On the other hand, no businessman had a right to command privilege. One of the Hoiles Ohio newspapers exposed the fraudulent awarding of a paving contract to a Cleveland company despite the presence of a lower competing bid; public pressure resulted in the lower bid being accepted. The thwarted businessman launched a campaign to ruin R.C.

In the period that followed, another of R.C.'s signature characteristics emerged: utter stubbornness when he was acting from conviction. R.C. amicably severed business connections with Frank over the latter's objection to running anti-union columns. Then, whether from organized labor or the crusading businessman, he was confronted by physical violence. In November 1928, the front porch of his family home was destroyed by an explosion; his car was wired with dynamite that failed to explode. In response, R.C. purchased a bullet-proof automobile and hired an armed guard to accompany him.

In 1932, Hoiles sold the Ohio papers. In a June 4, 1986 letter, R.C.'s son Harry suggested the sale was because the papers had ceased to be sufficiently profitable.

THE FREEDOM PHILOSOPHY IS BORN

R.C. spent the next three years poring through the books that created a libertarian fire within him. His philosophy became an explicit, integrated whole.

In 1935, when R.C. bought the California newspaper Santa Ana Register (now the Orange County Register), he imported the freedom philosophy that he held without waiver until his death in 1970. The philosophy was deceptively simple. It was based on three principles that R.C. called the "Three Guides to Morality": the Ten Commandments, the Golden Rule, and the Declaration of Independence. These guides mandated that liberty and dignity that were the birthright of every human being.

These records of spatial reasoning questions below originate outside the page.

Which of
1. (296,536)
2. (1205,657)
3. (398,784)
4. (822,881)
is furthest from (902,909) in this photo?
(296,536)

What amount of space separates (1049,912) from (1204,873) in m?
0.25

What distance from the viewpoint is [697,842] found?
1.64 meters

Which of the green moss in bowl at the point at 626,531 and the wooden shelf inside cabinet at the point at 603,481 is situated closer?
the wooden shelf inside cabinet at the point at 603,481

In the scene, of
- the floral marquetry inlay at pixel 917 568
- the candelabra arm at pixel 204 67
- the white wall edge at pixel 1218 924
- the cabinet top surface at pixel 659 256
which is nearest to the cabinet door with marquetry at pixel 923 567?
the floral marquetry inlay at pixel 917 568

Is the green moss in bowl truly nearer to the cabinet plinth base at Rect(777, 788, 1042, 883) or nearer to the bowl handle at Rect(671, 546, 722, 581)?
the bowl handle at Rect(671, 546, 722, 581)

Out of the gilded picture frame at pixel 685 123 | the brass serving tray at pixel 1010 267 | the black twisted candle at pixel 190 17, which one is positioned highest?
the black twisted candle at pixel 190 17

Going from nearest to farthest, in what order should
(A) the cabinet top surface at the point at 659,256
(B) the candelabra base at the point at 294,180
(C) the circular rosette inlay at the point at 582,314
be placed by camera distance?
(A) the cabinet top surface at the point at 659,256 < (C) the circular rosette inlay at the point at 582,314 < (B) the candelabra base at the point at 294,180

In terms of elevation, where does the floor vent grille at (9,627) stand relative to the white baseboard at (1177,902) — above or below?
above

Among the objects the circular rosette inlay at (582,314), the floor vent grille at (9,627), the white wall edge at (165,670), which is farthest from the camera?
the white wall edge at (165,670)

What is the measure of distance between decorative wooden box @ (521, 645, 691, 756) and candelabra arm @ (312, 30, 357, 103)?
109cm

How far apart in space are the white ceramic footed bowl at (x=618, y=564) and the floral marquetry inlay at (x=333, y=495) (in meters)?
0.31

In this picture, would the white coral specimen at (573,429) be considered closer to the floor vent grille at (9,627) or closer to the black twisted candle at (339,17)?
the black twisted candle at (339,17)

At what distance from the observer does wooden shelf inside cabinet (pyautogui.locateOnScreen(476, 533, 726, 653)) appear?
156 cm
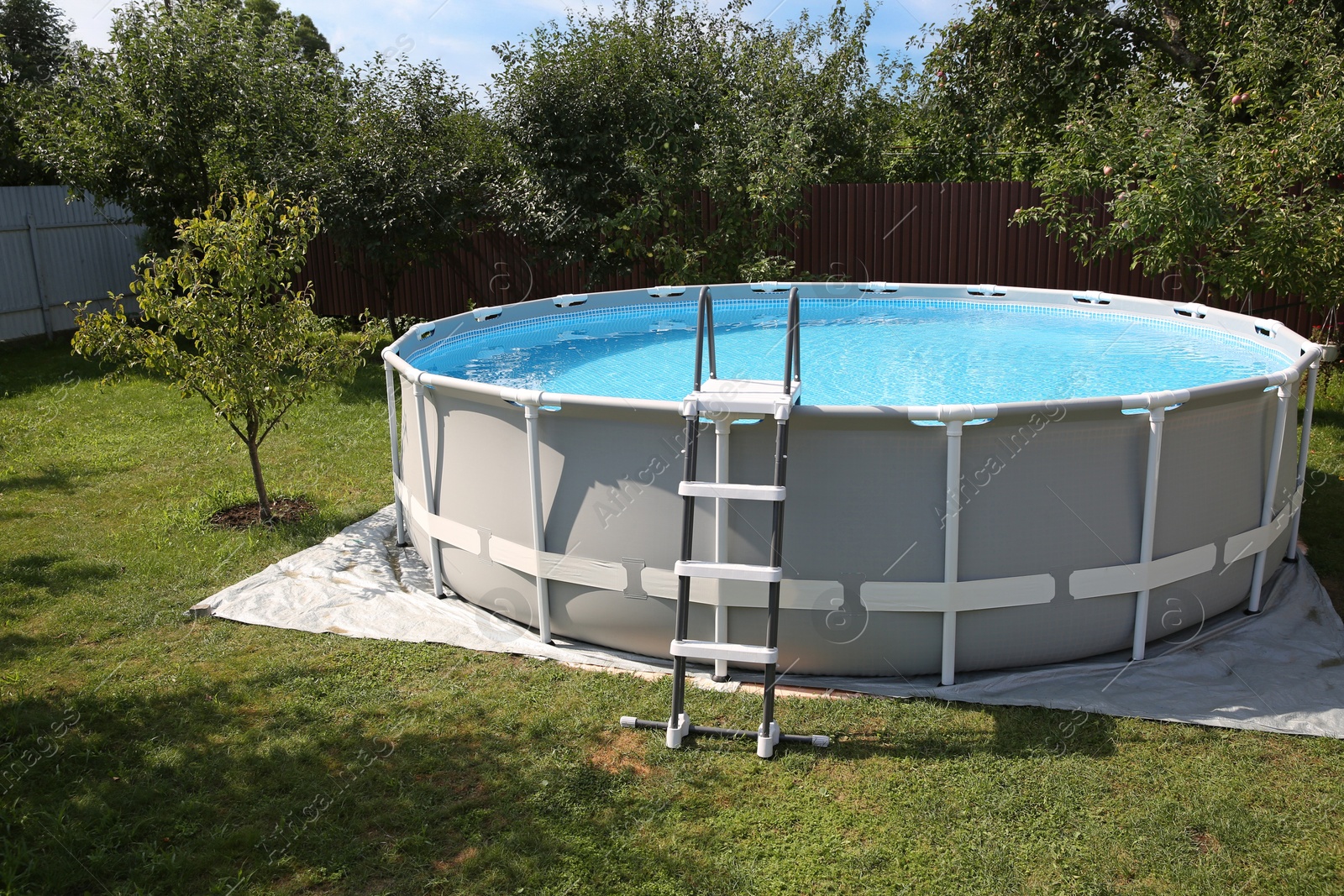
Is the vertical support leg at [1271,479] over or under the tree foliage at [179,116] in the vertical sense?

I call R.C.'s philosophy "deceptively simple" because, in consistently applying principles to complex issues, he often went against the common political wisdom of his day. A case in point is the internment of Japanese-Americans (including Nisei, the 2nd generation American-born) into camps during WWII. Hoiles called the imprisonment "unconstitutional." He was virtually alone in arguing that "convicting people of disloyalty to our country without having specific evidence against them is too foreign to our way of life and too close akin to the kind of government we are fighting." He also fought for restoration of the internees' property upon their release. To this day, members of the Japanese-American community place flowers on his grave.

R.C. once said, "Nobody cares about Hoiles; everybody cares about freedom." He was only half-correct. R.C. Hoiles' true legacy must prominently include the love and loyalty he inspired in family, friends and in the 'friendless' whom he fearlessly championed. To care about freedom is to care about Hoiles.